LCO or LOC: Which method is best for Natural Hair
Our heating tools, applications of our chemical treatments, diet, and environmental factors make it an uphill battle to maintain the natural moisture in our hair. As moisture is most of our number one priority, learning how to introduce and retain it suitably takes a lot of trial and error, especially for those within the natural hair community.
Effectively adding moisture to your hair will depend on your hair porosity, so we want to discuss two hydrating methods - the LOC method and the LCO method, which you will find suitable depending on your hair's porosity. Below we'll discuss how to incorporate either of these methods into your hair regimen, share which way best aligns with porosity, and even share our product recommendations. Here's all you should know about the LOC and LCO moisturizing methods.
LCO or LOC: Similar yet Different
The only difference between the two methods - LCO or LOC- is the order of your creams and oils. LCO, an acronym for Liquid or Leave-In, Cream, and Oils, suggests that your cream product is used before your oil product. This method differs from the LOC method, which indicates you introduce oil to your stands before cream. Depending on which method you choose, the concept is that using products in the suggested order of either method will help to keep your hair moisturized and healthy.
LCO Method: What is it?
The liquid, cream, oil method - LCO is said to be the method that will provide moisture and last for days. If you abide by hair types, this is said to be the best method for naturals with Type 3 hair, but we'd also need to account for your hair porosity, as this is the accurate indicator of how moisture enters your hair strands. The LCO focuses on introducing hydration and moisture to hair strands and then sealing them with an oil lastly.
LCO Method: Low to Medium Porosity
Porosity is your hair's ability to retain and absorb moisture and product. Low porosity hair has a more challenging time allowing moisture in but can retain moisture for more extended periods. Because Low Porosity hair has a more difficult time allowing product and water to penetrate strands, this will be your target goal. The first two steps of the LCO method address this, and the oil is applied afterward as a sealant. With low porosity hair, the LCO method is recommended for this reason.
LCO Method: How to do it?
As the acronym suggests, you will start by introducing a liquid, water, into your hair. It is recommended you start with freshly washed hair to achieve optimal results. As an alternative, you can also use mist. Water is going to hydrate and moisturize your strands.
To follow this step, you will then introduce your cream. The cream will aid in holding the moisture introduced to your hair by water and aids in styling.
Lastly, introduce oil to seal in the moisture. Oil also will create a barrier protecting your hair from daily factors. Dependent on hair density, you can use a light or heavy oil. Many opt to apply a gel at this stage to define curls further and maintain frizz. We recommend using a botanical gel to condition hair further and prevent strands from drying.
LOC Method: What is it?
The liquid, oil, and cream method - LOC is said to be the method that will provide the most moisture and last for days. For this reason, most recommend this method for Type 4 hair. The LOC method emphasizes retaining hair moisture for more extended periods.

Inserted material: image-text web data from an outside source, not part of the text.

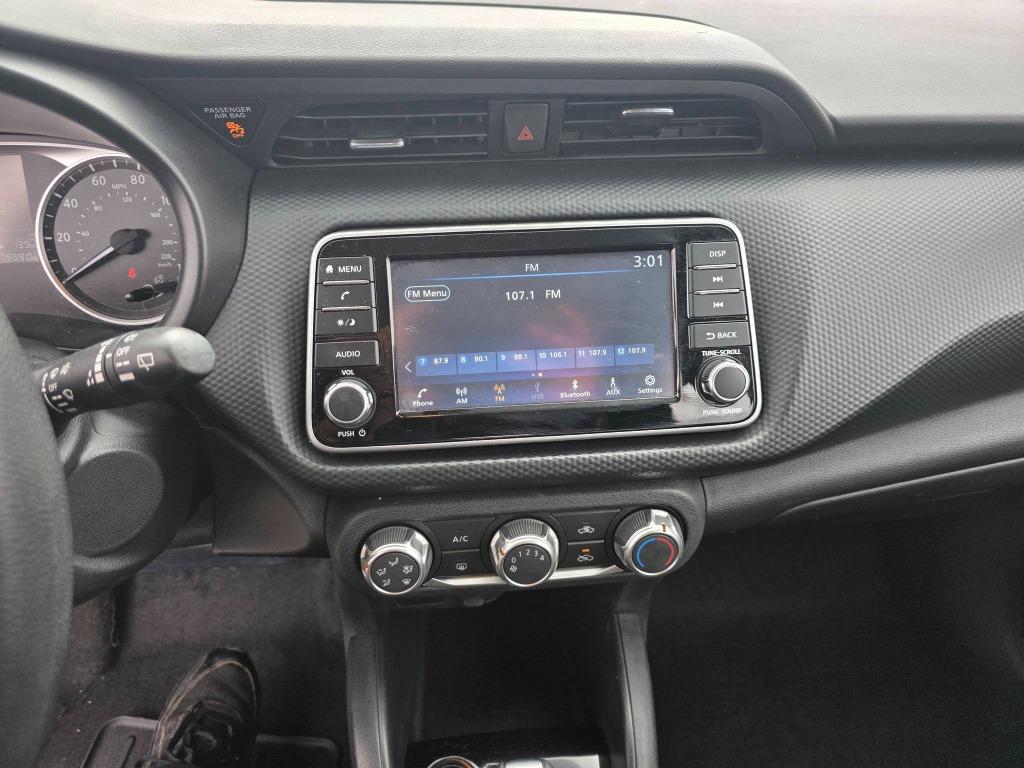 2022 Nissan Kicks - $10,900
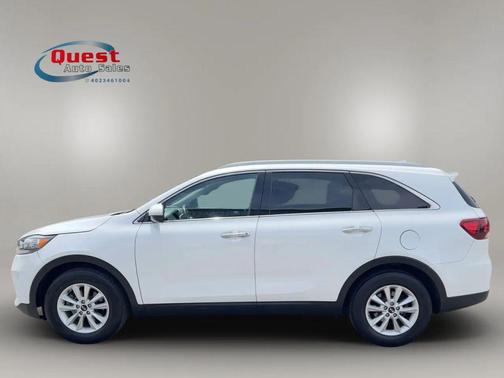 White 2019 Kia Sorento LX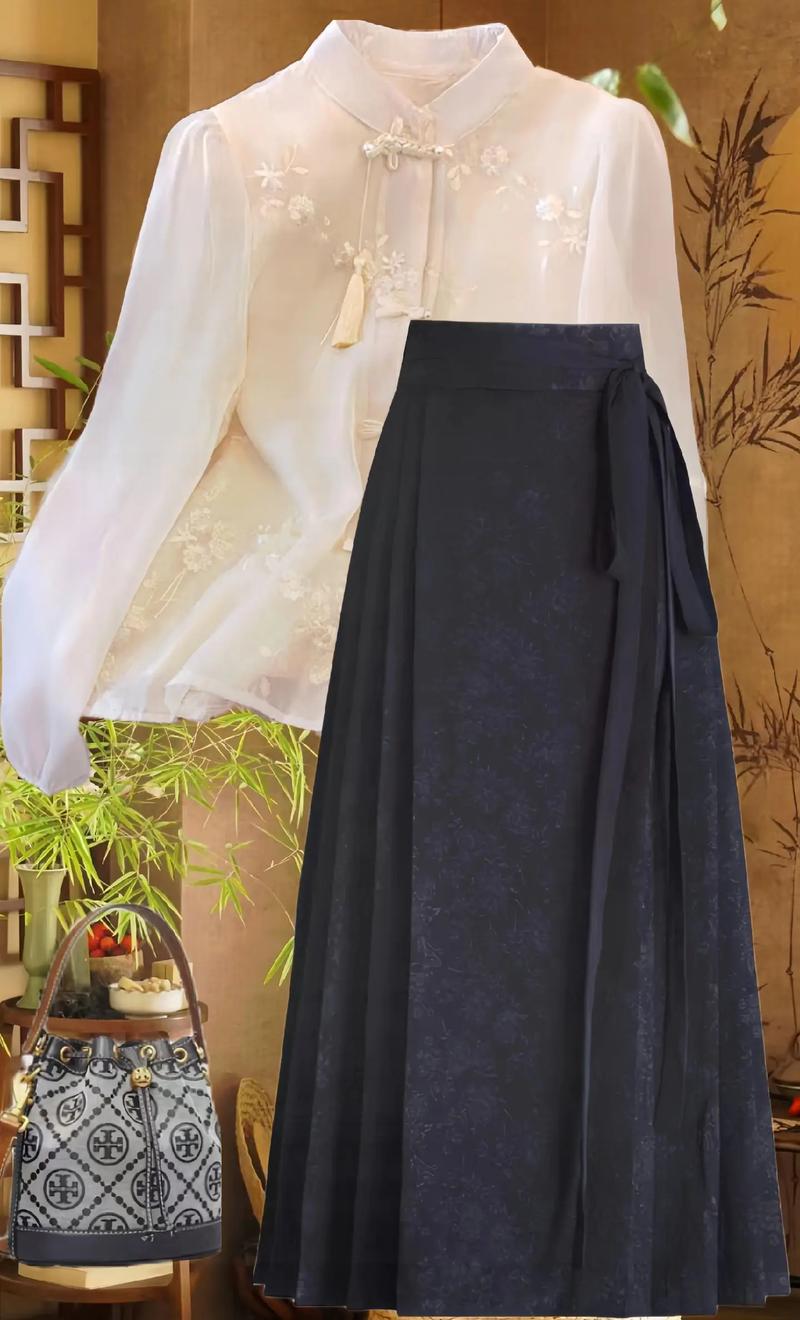 马面裙底下穿什么_传统风融入现代时尚 马面裙底下穿什么_传统风融入现代时尚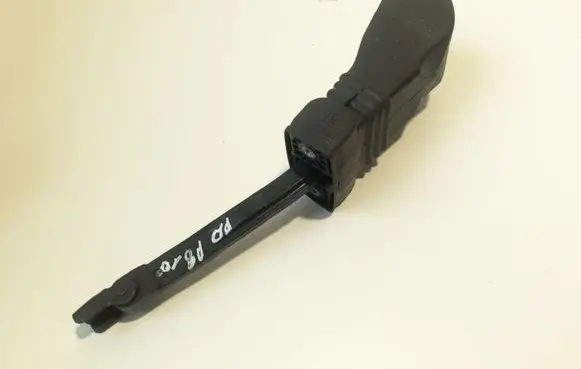 Audi A8 S8 D4 4H Front door check strap stopper 4H0837267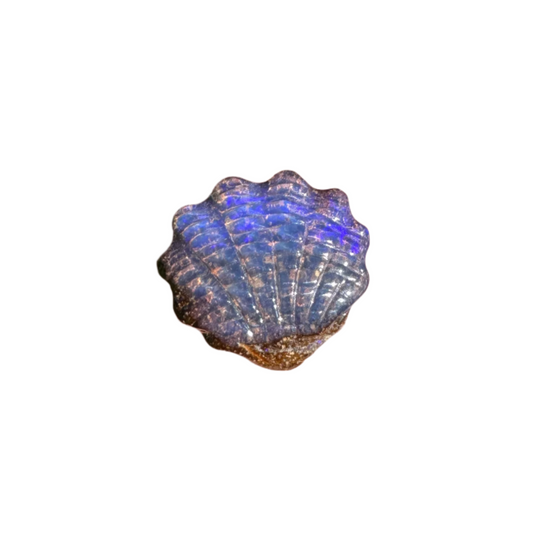 2.81 Ct fan shell boulder opal carving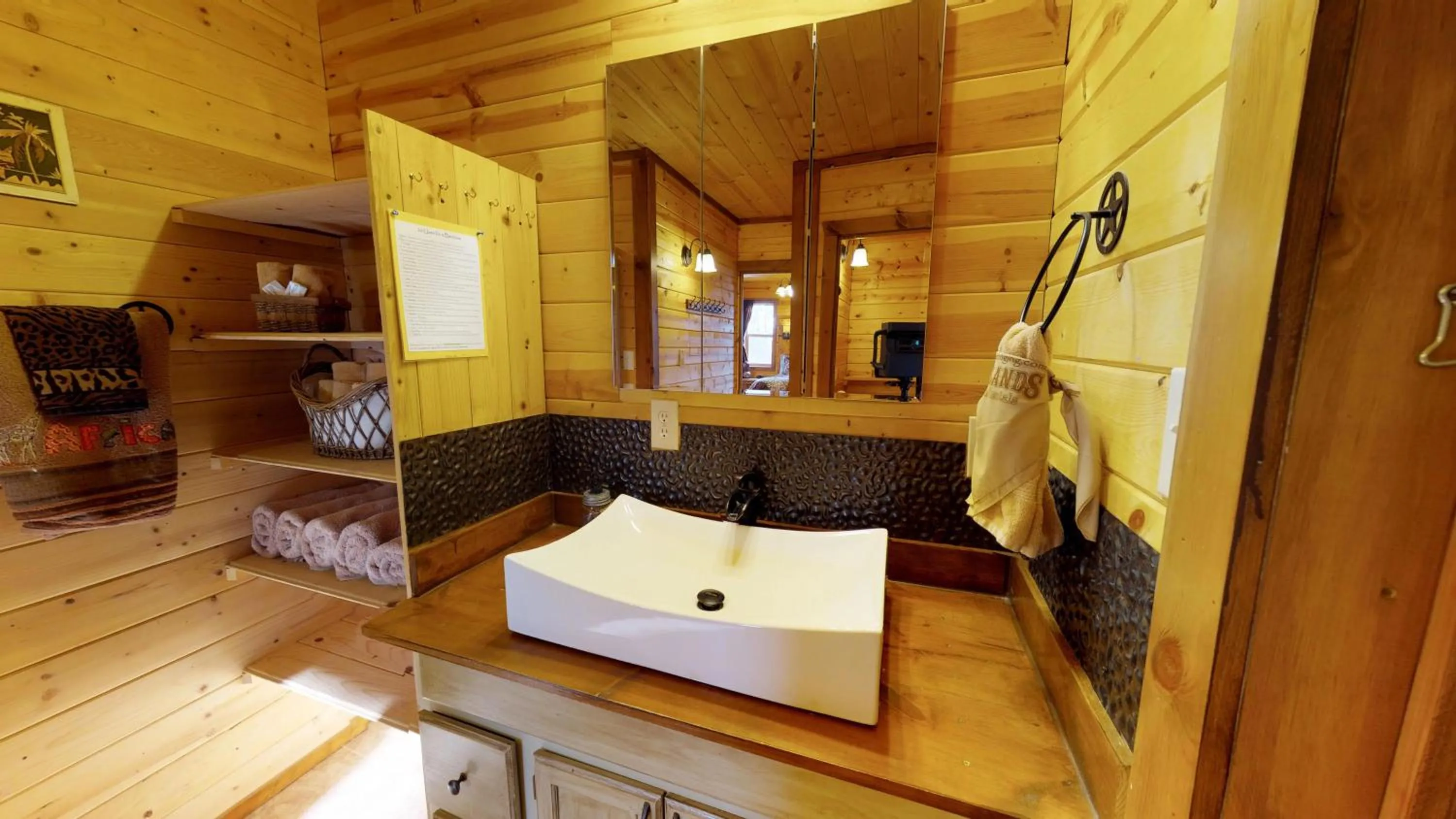 Bathroom in Long View Cabin, Breakfast Deck overlooking the Canyon!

LOC Method: Medium to High Porosity
High porosity hair has a more challenging time retaining moisture. You will incorporate the LOC method if moisture retention is your target goal. The last step of the LOC method addresses this, as the cream is applied last. There are a few reasons for this that you must understand. Oils like Coconut, Olive, and Jojoba have moisturizing properties that can penetrate the hair shaft. Therefore, these oils and oils alike can hold onto water molecules, thus providing more moisture. The cream is then applied to seal and lock in that moisture.
LOC Method: How to do it?
Introduce water or leave it in the hair to achieve optimal results. Ensure not to overhydrate the hair.
To follow this step, you will then introduce your oil. Use an oil such as Olive Oil or Coconut Oil to penetrate the hair shaft. As addressed above, this will help to enhance moisture, as the oil is able to hold onto water molecules.
The cream will add additional moisture and seal the moisture introduced by the water and oil.
LCO or LOC: In more straightforward terms
Don't allow the acronyms and jargon to intimidate you when considering which method to incorporate. What it boils down to is how your hair obtains and retains moisture. Do you have difficulty getting water into your hair, or is it harder to retain moisture? How you respond to that question will determine which method is best for you. As stated in this article's introduction, it's a trial and error-process. If one way doesn't work, try the other, and vice versa.